» WHAT YOU ARE ASKED TO DO:
Extract all records. Keep each one exact.

» ROWS:
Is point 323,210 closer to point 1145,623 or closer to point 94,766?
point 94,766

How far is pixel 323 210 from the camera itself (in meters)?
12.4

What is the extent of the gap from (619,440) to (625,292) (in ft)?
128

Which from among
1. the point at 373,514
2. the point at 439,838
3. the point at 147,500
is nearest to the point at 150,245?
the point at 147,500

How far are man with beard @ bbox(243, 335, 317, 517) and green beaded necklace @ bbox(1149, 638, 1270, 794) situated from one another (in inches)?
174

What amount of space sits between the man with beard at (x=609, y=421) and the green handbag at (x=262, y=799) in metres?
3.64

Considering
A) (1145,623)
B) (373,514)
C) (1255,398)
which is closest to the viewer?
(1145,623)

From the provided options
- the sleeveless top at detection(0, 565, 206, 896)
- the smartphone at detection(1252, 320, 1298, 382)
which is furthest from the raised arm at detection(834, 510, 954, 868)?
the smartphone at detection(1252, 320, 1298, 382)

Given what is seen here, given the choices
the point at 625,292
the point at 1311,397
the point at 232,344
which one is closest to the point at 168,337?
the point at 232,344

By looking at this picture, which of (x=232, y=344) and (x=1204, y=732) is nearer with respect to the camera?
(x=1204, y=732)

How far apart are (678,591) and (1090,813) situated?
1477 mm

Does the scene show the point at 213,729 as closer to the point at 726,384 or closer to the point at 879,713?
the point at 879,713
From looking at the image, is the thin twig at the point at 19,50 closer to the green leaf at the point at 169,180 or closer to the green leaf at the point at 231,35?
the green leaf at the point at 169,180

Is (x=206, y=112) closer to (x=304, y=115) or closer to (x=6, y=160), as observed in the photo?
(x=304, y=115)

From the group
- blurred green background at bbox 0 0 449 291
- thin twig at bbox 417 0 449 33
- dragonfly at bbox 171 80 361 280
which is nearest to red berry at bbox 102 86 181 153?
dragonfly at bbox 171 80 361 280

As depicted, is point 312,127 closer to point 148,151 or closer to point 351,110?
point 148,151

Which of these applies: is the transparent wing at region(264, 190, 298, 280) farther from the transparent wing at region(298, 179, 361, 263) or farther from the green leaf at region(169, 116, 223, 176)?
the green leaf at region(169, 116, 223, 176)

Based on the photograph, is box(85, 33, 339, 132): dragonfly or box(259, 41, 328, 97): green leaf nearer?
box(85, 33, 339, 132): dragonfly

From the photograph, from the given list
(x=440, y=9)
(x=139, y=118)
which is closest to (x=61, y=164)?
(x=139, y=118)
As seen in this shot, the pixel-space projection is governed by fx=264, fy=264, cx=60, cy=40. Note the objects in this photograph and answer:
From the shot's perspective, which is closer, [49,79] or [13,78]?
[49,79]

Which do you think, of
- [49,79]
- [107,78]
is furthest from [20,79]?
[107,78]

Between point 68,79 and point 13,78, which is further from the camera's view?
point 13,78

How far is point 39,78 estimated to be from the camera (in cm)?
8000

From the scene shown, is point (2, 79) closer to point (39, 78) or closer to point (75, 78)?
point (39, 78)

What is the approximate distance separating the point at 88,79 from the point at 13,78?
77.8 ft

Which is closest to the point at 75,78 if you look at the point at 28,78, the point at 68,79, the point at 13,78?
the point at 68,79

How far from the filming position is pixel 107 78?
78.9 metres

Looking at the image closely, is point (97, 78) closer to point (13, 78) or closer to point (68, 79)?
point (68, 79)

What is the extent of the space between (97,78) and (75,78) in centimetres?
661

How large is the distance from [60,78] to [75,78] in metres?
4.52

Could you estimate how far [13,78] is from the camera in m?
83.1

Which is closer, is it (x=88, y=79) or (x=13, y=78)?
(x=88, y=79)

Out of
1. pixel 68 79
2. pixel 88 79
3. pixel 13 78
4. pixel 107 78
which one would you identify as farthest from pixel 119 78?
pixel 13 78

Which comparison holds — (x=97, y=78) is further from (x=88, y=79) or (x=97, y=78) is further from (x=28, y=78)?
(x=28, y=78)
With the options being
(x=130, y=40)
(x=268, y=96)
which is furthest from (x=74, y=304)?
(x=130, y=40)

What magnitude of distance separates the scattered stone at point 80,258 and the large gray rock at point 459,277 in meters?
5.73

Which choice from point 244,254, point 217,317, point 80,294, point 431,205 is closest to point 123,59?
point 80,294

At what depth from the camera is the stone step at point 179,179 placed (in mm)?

» SOLUTION:
Is point 323,210 closer to point 1145,623 or closer to point 94,766?
point 94,766

How far is pixel 323 210 from the camera itself (in meters)?
12.4

What is the extent of the gap from (619,440) to (625,292) (in ft)?
128

Which from among
1. the point at 373,514
2. the point at 439,838
3. the point at 147,500
is nearest to the point at 150,245?
the point at 147,500

How far are man with beard @ bbox(243, 335, 317, 517) and green beaded necklace @ bbox(1149, 638, 1270, 794) situated from one another (in inches)?
174

What amount of space sits between the man with beard at (x=609, y=421) and the green handbag at (x=262, y=799) in metres?
3.64

Considering
A) (1145,623)
B) (373,514)
C) (1255,398)
which is closest to the viewer?
(1145,623)

From the provided options
- the sleeveless top at detection(0, 565, 206, 896)
- the smartphone at detection(1252, 320, 1298, 382)
which is furthest from the raised arm at detection(834, 510, 954, 868)?
the smartphone at detection(1252, 320, 1298, 382)

Given what is seen here, given the choices
the point at 625,292
the point at 1311,397
the point at 232,344
which one is closest to the point at 168,337?
the point at 232,344

By looking at this picture, which of (x=232, y=344) and (x=1204, y=732) is nearer with respect to the camera?
(x=1204, y=732)

How far apart are (678,591) and (1090,813) situated?
1477 mm

Does the scene show the point at 213,729 as closer to the point at 726,384 or closer to the point at 879,713?
the point at 879,713
From looking at the image, is the thin twig at the point at 19,50 closer to the green leaf at the point at 169,180 or closer to the green leaf at the point at 231,35?
the green leaf at the point at 169,180

Is (x=206, y=112) closer to (x=304, y=115) or closer to (x=6, y=160), as observed in the photo?
(x=304, y=115)

From the group
- blurred green background at bbox 0 0 449 291
- thin twig at bbox 417 0 449 33
- dragonfly at bbox 171 80 361 280
which is nearest to red berry at bbox 102 86 181 153?
dragonfly at bbox 171 80 361 280

As depicted, is point 312,127 closer to point 148,151 or closer to point 351,110?
point 148,151

Which of these applies: is the transparent wing at region(264, 190, 298, 280) farther from the transparent wing at region(298, 179, 361, 263) or farther from the green leaf at region(169, 116, 223, 176)?
the green leaf at region(169, 116, 223, 176)

Based on the photograph, is box(85, 33, 339, 132): dragonfly or box(259, 41, 328, 97): green leaf nearer?
box(85, 33, 339, 132): dragonfly

From the photograph, from the given list
(x=440, y=9)
(x=139, y=118)
which is closest to (x=61, y=164)?
(x=139, y=118)
As seen in this shot, the pixel-space projection is governed by fx=264, fy=264, cx=60, cy=40. Note the objects in this photograph and answer:
From the shot's perspective, which is closer, [49,79] or [13,78]?
[49,79]

Which do you think, of
- [49,79]
- [107,78]
is furthest from [20,79]?
[107,78]

Between point 68,79 and point 13,78, which is further from the camera's view?
point 13,78

How far is point 39,78 estimated to be from the camera (in cm)?
8000

From the scene shown, is point (2, 79) closer to point (39, 78) or closer to point (75, 78)?
point (39, 78)

What is the approximate distance separating the point at 88,79 from the point at 13,78?
77.8 ft

Which is closest to the point at 75,78 if you look at the point at 28,78, the point at 68,79, the point at 13,78?
the point at 68,79

How far from the filming position is pixel 107 78?
78.9 metres

Looking at the image closely, is point (97, 78) closer to point (13, 78) or closer to point (68, 79)?
point (68, 79)

What is the extent of the space between (97,78) and (75,78) in centimetres?
661

How large is the distance from [60,78] to [75,78] in metres?
4.52

Could you estimate how far [13,78] is from the camera in m?
83.1

Which is closer, is it (x=88, y=79) or (x=13, y=78)?
(x=88, y=79)

Out of
1. pixel 68 79
2. pixel 88 79
3. pixel 13 78
4. pixel 107 78
which one would you identify as farthest from pixel 119 78?
pixel 13 78

Which comparison holds — (x=97, y=78) is further from (x=88, y=79) or (x=97, y=78) is further from (x=28, y=78)?
(x=28, y=78)
With the options being
(x=130, y=40)
(x=268, y=96)
which is furthest from (x=74, y=304)?
(x=130, y=40)

What magnitude of distance separates the scattered stone at point 80,258 and the large gray rock at point 459,277 in meters?
5.73

Which choice from point 244,254, point 217,317, point 80,294, point 431,205 is closest to point 123,59?
point 80,294

At what depth from the camera is the stone step at point 179,179 placed (in mm)?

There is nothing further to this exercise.